First up is Abe Foxman, the veteran head of the venerable anti-racism organisation, the Anti-Defamation League. He argues that Ahmadinejad essentially used the infamous “Protocols of the Elders of Zion” as his source, especially “the notion that the Jews, though small in number, control all the sources of power and influence in the world in order to further their own interests at the expense of everyone else. And, when problems emerge, of course, it is the Jews’ fault.” He goes on to argue that this is the most dangerous kind of hatred of Jews, because it implies that one must defend oneself against this all-powerful menace, and therefore anything one does to Jews to do so, no matter how extreme and violent, is legitimate. For his full analysis, CLICK HERE. The reactions of various foreign ministers, including a labelling of the speech “blatant anti-Semitism” by Germany’s foreign minister, are summarised here.

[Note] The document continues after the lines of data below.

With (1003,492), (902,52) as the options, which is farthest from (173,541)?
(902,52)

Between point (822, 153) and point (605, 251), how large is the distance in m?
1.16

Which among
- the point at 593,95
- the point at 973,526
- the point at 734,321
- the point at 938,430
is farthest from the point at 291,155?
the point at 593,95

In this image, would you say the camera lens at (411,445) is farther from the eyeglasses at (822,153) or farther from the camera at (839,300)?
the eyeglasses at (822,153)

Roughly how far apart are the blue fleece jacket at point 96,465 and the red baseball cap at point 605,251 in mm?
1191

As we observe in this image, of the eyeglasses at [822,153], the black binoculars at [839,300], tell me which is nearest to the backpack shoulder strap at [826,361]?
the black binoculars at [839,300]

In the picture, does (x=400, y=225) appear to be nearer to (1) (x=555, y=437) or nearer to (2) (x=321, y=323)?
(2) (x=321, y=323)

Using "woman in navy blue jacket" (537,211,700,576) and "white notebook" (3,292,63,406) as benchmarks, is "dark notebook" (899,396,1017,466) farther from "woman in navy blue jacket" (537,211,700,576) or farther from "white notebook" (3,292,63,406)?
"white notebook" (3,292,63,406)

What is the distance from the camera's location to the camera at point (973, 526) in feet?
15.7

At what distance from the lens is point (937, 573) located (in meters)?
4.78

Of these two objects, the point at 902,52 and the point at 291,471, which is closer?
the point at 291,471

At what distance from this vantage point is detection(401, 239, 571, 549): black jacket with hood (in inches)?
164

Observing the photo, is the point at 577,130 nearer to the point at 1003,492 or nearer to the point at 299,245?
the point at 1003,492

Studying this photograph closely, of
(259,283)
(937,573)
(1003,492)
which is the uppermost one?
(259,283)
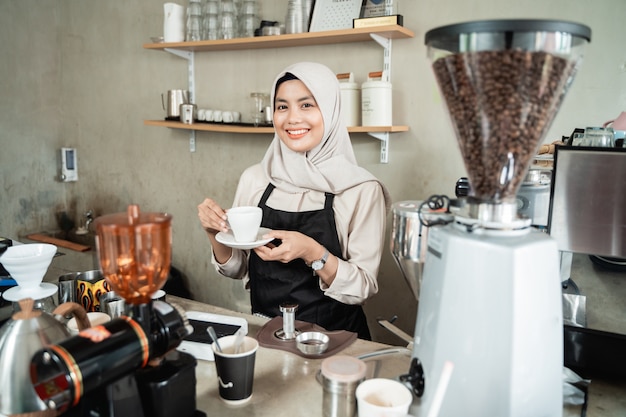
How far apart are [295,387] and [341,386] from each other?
8.5 inches

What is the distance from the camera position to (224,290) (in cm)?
331

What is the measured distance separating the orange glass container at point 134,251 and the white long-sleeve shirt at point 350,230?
3.01 feet

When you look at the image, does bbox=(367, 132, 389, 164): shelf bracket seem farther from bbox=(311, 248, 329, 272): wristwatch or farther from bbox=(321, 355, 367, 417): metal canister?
bbox=(321, 355, 367, 417): metal canister

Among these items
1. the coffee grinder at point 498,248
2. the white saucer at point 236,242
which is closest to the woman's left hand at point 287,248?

Next up is Eve Epstein, vice president of the National Committee on American Foreign Policy, who is less concerned with the contents of the speech than the reaction to it. She points out that if Ahmadinejad had merely substituted the word “Jews” for “Zionists”, which appeared to be his clear meaning, his speech would have been illegal hate speech throughout much of the democratic world. She asked of the UN majority who applauded and embraced Ahmadinejad, have they learned nothing from the various Holocaust education and genocide prevention programs, or warnings about antisemitism from former Secretary-General Kofi Annan. For Epstein’s complete argument, CLICK HERE. Also commenting on the cheering for Ahmadinejad at the UN was law professor and head of “Eye on the UN”, Dr. Anne Bayefsky.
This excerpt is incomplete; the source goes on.